We learned how to use the `dnorm()` function to calculate probability densities of specific values in the normal distribution. We'll look to another function to calculate cumulative probabilities for a normal curve. Unlike with discrete probability distributions, calculating probabilities in a continuous distribution by hand requires calculus, which is out of the scope of this file. Thankfully, R has another function that captures this entire calculation in one line. This function is called `pnorm()`.

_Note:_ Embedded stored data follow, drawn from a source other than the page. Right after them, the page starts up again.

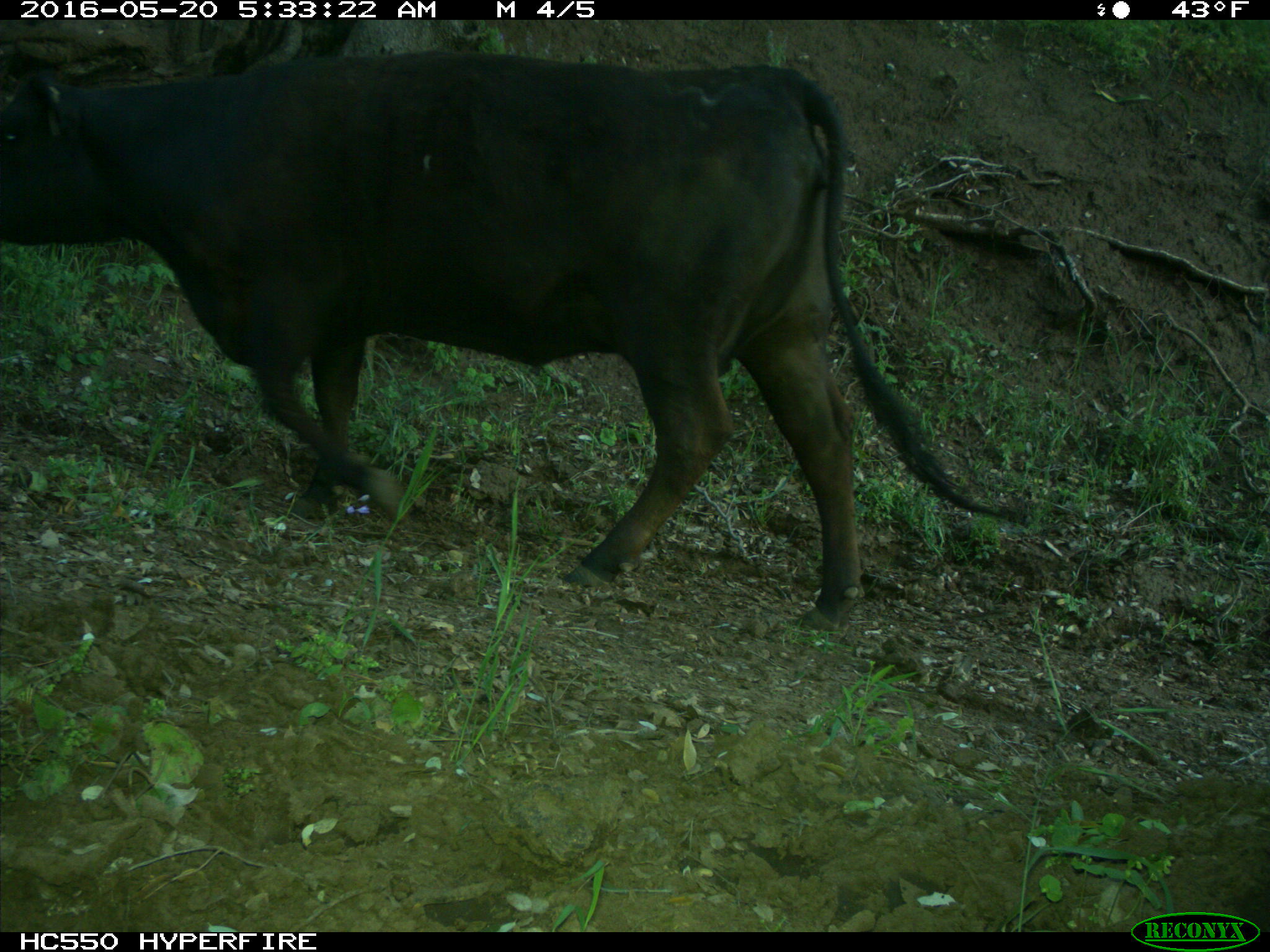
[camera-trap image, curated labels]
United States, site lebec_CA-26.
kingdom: Animalia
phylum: Chordata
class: Mammalia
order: Artiodactyla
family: Bovidae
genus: Bos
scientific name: Bos taurus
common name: domestic cow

The "p" in `pnorm()` is supposed to represent the cumulative probability calculation and has similar syntax to `dnorm()`. Like `dnorm()`, `pnorm()` also takes one required argument and two optional arguments. The required argument represent the value that we want to take the cumulative probability up to, as represented in the equation 
**P
(
X
≤
x
)**
. The optional arguments are also `mean` and `sd`, which allow us to specify these values for the normal we're trying to calcualte the cumulative probability for. Let's say that we want to calculate the cumulative probability up until the number 1 in a normal with mean `0` and standard deviation `1`. As we've mentioned before, cumulative probability looks to the left of the value by convention, as shown below:

`pnorm(1)
0.8413447`

![image.png](attachment:image.png)

If we wanted to calculate the probability of a range in a normal distribution, then we would need to use `pnrom()` twice. By taking advantage of the fact that `pnrom()` always calculate the probability to the left of a given value, we can subtract two cumulative probabilities to get the value of a region. If we want to get the cumulative probability between the values -1 and 1 in a normal distribution with mean 2 and variance 9, we would use the code below. We've also represented this subtraction graphically:

`pnorm(1, 2, 3) - pnorm(-1, 2, 3)
 0.2107861`
 
 ![image.png](attachment:image.png)

Cumulative probability calculations are critical in hypothesis testing, so it is worth spending some time understanding the differences between `dnorm()` and `pnorm()`. With continuous probability distributions, we can see that cumulative probability is represented as the "area" under the curve. This is different from the counting and addition we did for discrete probability distributions. This is perhaps one of the most important takeaways. With cumulative probabilities of a normal distribution under our belt, we are ready to learn on our first hypothesis test.